▸ **TASK**
In the part of the listing that opens with the line containing "Which thing is" and closes with the line containing "Answer: [6,28], [94,48], [105,13], [61,36], [33,44]", swap "dense crowd" for "large crowd" and change nothing else. Give back only those lines, without the pictures.

Begin DATA PROVIDED

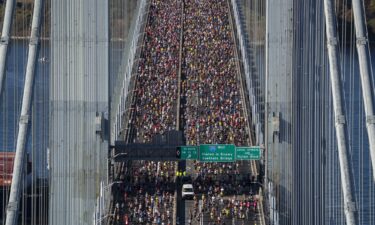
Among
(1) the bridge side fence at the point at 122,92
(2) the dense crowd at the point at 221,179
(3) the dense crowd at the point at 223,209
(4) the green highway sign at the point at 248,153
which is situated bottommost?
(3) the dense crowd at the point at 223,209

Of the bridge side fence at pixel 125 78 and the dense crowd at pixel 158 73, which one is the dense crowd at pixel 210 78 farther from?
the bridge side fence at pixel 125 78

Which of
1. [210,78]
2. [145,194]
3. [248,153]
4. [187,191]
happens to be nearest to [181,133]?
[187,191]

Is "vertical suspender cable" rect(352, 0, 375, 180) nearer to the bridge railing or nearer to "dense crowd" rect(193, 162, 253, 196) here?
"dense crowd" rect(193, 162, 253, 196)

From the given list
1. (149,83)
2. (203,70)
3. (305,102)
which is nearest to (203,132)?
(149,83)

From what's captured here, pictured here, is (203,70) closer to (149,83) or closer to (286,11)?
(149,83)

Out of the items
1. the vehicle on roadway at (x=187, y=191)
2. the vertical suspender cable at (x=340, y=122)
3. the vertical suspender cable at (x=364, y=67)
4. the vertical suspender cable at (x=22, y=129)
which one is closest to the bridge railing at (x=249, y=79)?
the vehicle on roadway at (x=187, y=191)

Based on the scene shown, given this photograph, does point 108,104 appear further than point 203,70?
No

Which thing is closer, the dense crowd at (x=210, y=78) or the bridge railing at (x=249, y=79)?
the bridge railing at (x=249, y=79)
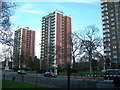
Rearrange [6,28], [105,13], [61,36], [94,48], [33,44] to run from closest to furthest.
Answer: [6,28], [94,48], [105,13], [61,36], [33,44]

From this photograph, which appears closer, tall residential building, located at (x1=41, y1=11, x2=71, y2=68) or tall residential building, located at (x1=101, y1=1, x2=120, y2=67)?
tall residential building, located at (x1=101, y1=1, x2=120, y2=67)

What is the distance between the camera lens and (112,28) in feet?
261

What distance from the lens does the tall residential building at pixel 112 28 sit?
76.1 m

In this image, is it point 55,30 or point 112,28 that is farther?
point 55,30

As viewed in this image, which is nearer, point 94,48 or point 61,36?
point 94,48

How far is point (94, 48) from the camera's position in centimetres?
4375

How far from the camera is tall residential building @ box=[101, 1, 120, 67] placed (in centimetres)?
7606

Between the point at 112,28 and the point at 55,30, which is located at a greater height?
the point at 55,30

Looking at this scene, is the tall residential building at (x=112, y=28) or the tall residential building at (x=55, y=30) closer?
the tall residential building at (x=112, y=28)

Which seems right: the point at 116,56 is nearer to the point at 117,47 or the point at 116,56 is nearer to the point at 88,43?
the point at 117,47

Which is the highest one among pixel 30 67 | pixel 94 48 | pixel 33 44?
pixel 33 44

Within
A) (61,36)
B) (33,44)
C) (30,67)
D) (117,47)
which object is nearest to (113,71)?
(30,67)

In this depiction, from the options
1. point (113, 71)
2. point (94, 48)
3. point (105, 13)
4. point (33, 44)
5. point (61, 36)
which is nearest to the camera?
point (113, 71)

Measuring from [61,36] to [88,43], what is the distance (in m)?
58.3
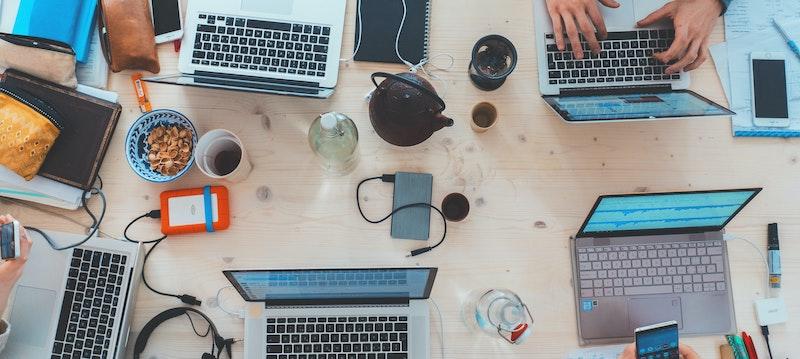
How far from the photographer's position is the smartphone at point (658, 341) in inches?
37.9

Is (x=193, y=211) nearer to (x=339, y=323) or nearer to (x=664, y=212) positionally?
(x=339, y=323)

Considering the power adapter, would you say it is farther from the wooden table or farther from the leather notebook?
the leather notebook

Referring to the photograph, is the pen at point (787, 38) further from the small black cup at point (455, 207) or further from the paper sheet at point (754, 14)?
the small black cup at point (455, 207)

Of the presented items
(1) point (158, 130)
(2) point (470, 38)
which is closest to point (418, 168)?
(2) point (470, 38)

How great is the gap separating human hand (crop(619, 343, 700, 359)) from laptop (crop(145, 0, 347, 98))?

End DATA PROVIDED

▸ **WRITTEN RESPONSE**
Which thing is closer, the large crowd at (x=210, y=78) or the bridge railing at (x=249, y=79)?
the bridge railing at (x=249, y=79)
Rearrange [6,28], [105,13], [61,36], [94,48], [33,44] to run from closest to furthest.
Answer: [6,28], [94,48], [105,13], [61,36], [33,44]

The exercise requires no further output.